• [SOURCE EXTRACT]:
These are the key concepts you need to understand to accurately answer the question.

Frequency Distribution

A frequency distribution is a summary of data showing the number of observations (frequency) that fall within specific intervals or categories. For the question about sneakers, the table provided details how students grouped into categories based on sneaker ownership. This is a foundational concept in descriptive statistics.

• Each 'X' value in our example is a distinct number of sneaker pairs owned by a student.
• The 'Frequency' column represents how many students own that particular number of sneaker pairs.
• Using this data helps us understand the overall distribution pattern of sneaker ownership among the group.

This simple but powerful arrangement of data makes it easier to identify trends, such as more students owning between 4 and 5 pairs, reflecting the highest frequencies.

Sample Mean

The sample mean is the average of observations in a sample, providing a central value for the data set. Here, it's calculated using the formula \[ \overline{x} = \frac{\sum{(X_i \cdot f_i)}}{\sum{f_i}} \]

• \(X_i\) is each unique value representing sneaker pairs.
• \(f_i\) is the frequency of each \(X_i\) value.

In this case, \[ \overline{x} = \frac{174}{40} = 4.35 \] This tells us that on average, each student in the sample owns about 4.35 pairs of sneakers. It’s a simple way to summarize the data into a single value.

• [EXERCISE DETAILS]: Rewrite the sneaker statistics text between "This simple but" and "a single value.", inclusive, using "data points" in place of "observations".

• [SUPPLIED MATERIAL]:
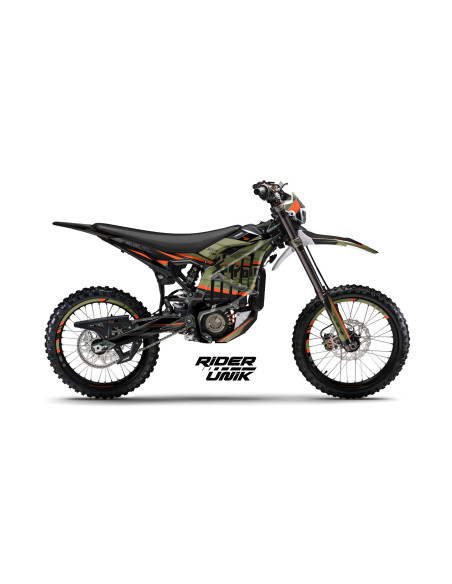 Kit Déco Rider Unik TROV GREEN Sur-Ron Ultra Bee 2023-2024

• [EXPECTED ANSWER]:
This simple but powerful arrangement of data makes it easier to identify trends, such as more students owning between 4 and 5 pairs, reflecting the highest frequencies.

Sample Mean

The sample mean is the average of data points in a sample, providing a central value for the data set. Here, it's calculated using the formula \[ \overline{x} = \frac{\sum{(X_i \cdot f_i)}}{\sum{f_i}} \]

• \(X_i\) is each unique value representing sneaker pairs.
• \(f_i\) is the frequency of each \(X_i\) value.

In this case, \[ \overline{x} = \frac{174}{40} = 4.35 \] This tells us that on average, each student in the sample owns about 4.35 pairs of sneakers. It’s a simple way to summarize the data into a single value.